## 本文ブロック
2002年エペソ人への手紙第1講

霊的な祝福

御言葉:エペソ人への手紙1:1?23             
鍵 句:エペソ人への手紙1:3「私たちの主イエス・キリストの父なる神がほめたたえられますよ
うに。神はキリストにおいて、天にあるすべての霊的祝福をもって私たちを祝福してくださ
いました。」

早いもので今年ももう秋の季節です。清すがしい季節にエペソ人への御言葉を学ぶようにして下さった神様に感謝します。
「エペソ人への手紙」は使徒パウロからエペソ教会の聖徒たちに送られた手紙です。私たちは他人宛の手紙を勝手に開封して読むことはできませんが、この手紙を始め聖書はいつもでも開いて読むことができます。いや、その全体を味わって熟読すべきです。なぜなら、聖書は神様についての書というより、神様からそれぞれの著者を介した私たち宛てのラブ・レターだと言ってもいいからです。私は結婚の前、マリヤ宣教師から何通かのラブ・レターをもらいましたが、とても嬉しくて何度も読みました。これから、神様から私たち宛てに送られたラブ・レターを何度も熟読しながら神様の愛を確認し、神様の召されにふさわしく歩むクリスチャンとして成長して行くことができるように祈ります。  
パウロは初めてエペソに行ったのは第2次伝道旅行(50-53年)の時でした。彼はそこに同行していたプリスキラとアクラを残しました。(使徒18:19-21)そして第3次伝道旅行(53-56年)の時には約2年半滞在し(使徒19:1-20:1)、エペソを中心に周辺の諸都市にも伝道しました。ところが、エペソ教会は黙示録2:4節で「初めの頃の愛から離れてしまった」と警告を受けています。離れてしまったのは神様ではなく、エペソの人々だったのです。

## 情報を使って
(1) エペソ人への手紙の講義について、次の問いに答えよ。
(a) 鍵句として挙げられているのは、エペソ人への手紙の何章何節か。
(b) パウロが初めてエペソに行ったのは、何次伝道旅行のときか。
(c) 第3次伝道旅行のとき、パウロはエペソにどれくらい滞在したか。
(2) エペソ人への手紙の講義の本文を、最後の文の後から書き進めよ。

## 提供データ
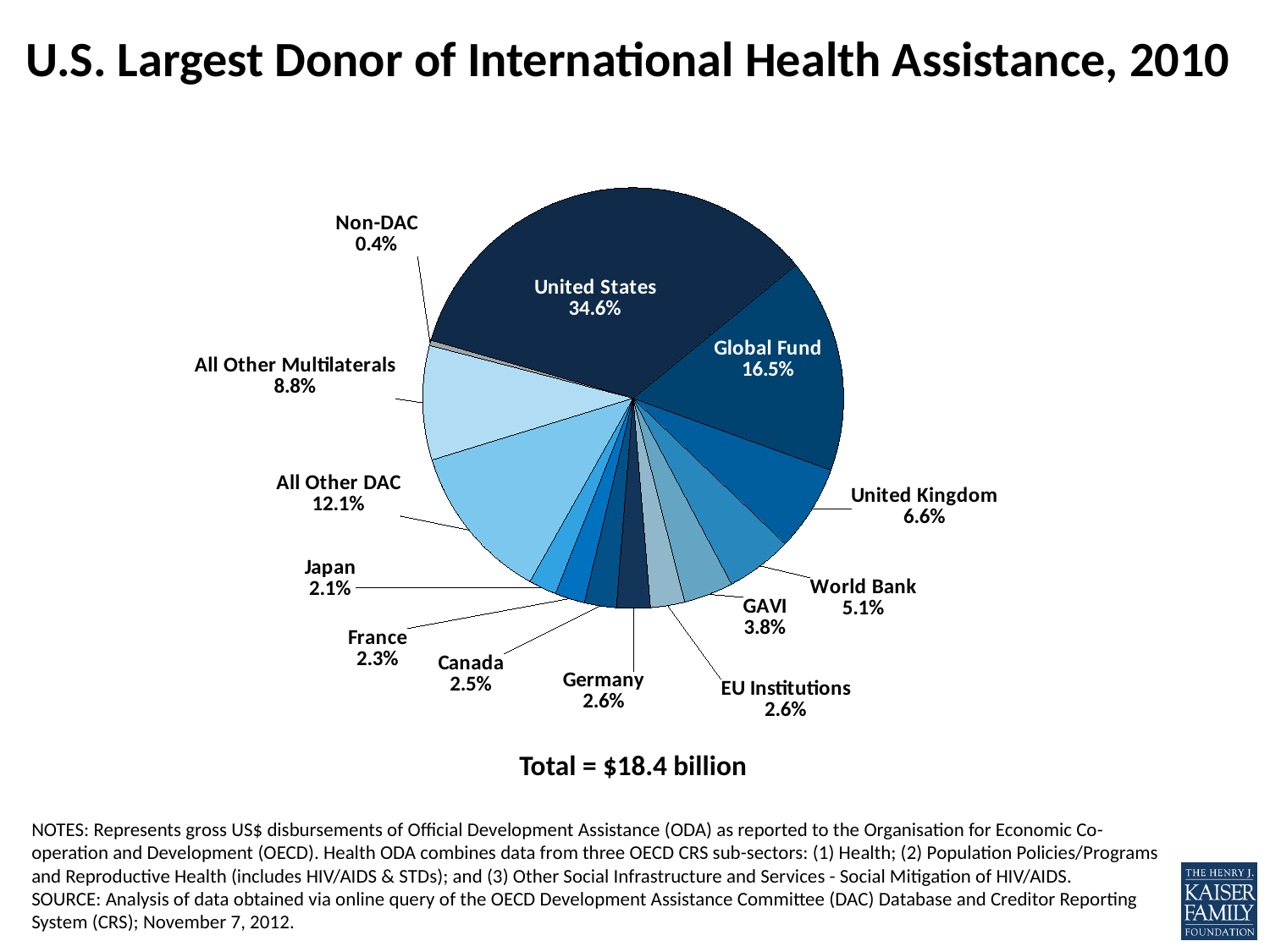
What percentage is shown for the Global Fund slice? 16.5% What is the difference in percentage points between the United States and Global Fund slices? 18.1 Which slice is larger, United Kingdom or World Bank? United Kingdom What share of international health assistance in 2010 does the United States slice represent? 34.6% What percentage is shown for GAVI? 3.8% How many slices does the pie chart have? 13 What percentage is shown for All Other DAC? 12.1% What kind of chart is shown on the slide? Pie chart Which slice of the pie chart is the smallest? Non-DAC What total amount is stated below the pie chart? $18.4 billion Which slice of the pie chart is the largest? United States What is the difference in percentage points between All Other DAC and All Other Multilaterals? 3.3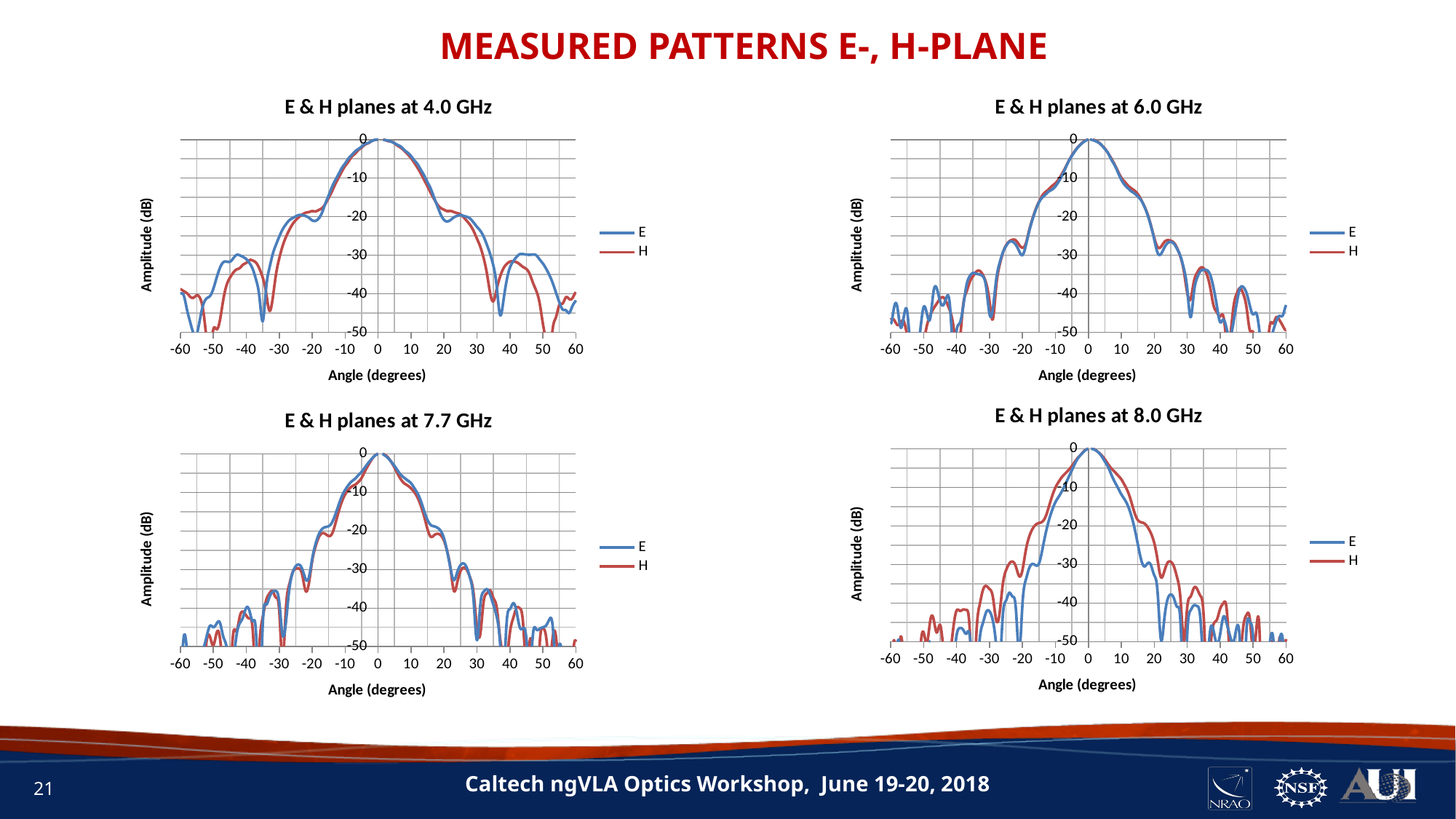
In 'E & H planes at 8.0 GHz', what is the amplitude of the H series at 0 degrees? 0 In 'E & H planes at 6.0 GHz', is the H value at 20 degrees greater or less than -10? less What are the legend entries in the 'E & H planes at 7.7 GHz' chart? E and H How many series does the legend of 'E & H planes at 6.0 GHz' list? 2 In 'E & H planes at 7.7 GHz', is the E value at 30 degrees greater or less than -20? less In 'E & H planes at 4.0 GHz', what is the amplitude of the E series at 0 degrees? 0 How many charts are shown on the slide? 4 What is the y-axis label on the 'E & H planes at 6.0 GHz' chart? Amplitude (dB) In 'E & H planes at 8.0 GHz', is the H value at 10 degrees greater or less than -20? greater What kind of chart is 'E & H planes at 4.0 GHz'? line chart In 'E & H planes at 8.0 GHz', which series has the larger amplitude at -20 degrees, E or H? H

## この演習の解答
(1)
(a) 1章3節である。
(b) 第2次伝道旅行(50-53年)のときである。
(c) 約2年半である。

(2)
 そこで、パウロはエペソ教会宛てに1-3章でクリスチャンが天に蓄えておいた宝物に対して、4-6章ではこの世でどのように生きるべきかについて書き送りました。私たちも2000年前のエペソ教会が置かれた状況と同じく、物質的であり、快楽的であるこの時代に生きています。イエス様に出会った時、牧者になったとき、宣教師になった時、とても熱かったイエス様への初めの頃の愛はどうなっているでしょうか。私たちの信仰はどうなっているでしょうか。果たして私たちは初めの愛を堅く持っているでしょうか。この手紙を学ぶに当たって、私たちは祝福の基に関わるこの御言葉をもう一度思い起こしたいと思います。この手紙の学びを通して初めの愛を回復し、クリスチャンとしてのアイデンティティを新たにすることができるように祈ります。さらに、この時代をどのように生きるべきかを学ぶことができるように祈ります。
この時間、学ぶ1章ではパウロがエペソ教会の聖徒たちにクリスチャンとしての身分と神様の祝福を思い起こしています。聖霊が私たちの心の目がはっきりと見えるようにしてくださり、私たちが神様から受けて霊的祝福を悟らせてくださいますように祈ります。

?.霊的な祝福(1-14)
1節をご覧ください。「神のみこころによるキリスト・イエスの使徒パウロから、キリスト・イエスにある忠実なエペソの聖徒たちへ。」とあります。パウロは自分が神様のみこころによりキリスト・イエスの使徒となったという確信を持っていました。使徒とは使命を受けて世に遣わされた全権大使であるという意味です。彼は自分を召された方はある人とか、ある団体でもない、あるいは自分自身の選択でもない、ただ、聖なる方で生きて働いておられる神様の御心と絶対主権の中で召されていることをはっきりと認識していました。これが召命意識です。このような召命意識はパウロを極めて困難な試練の中でも揺れることない人に成らせました。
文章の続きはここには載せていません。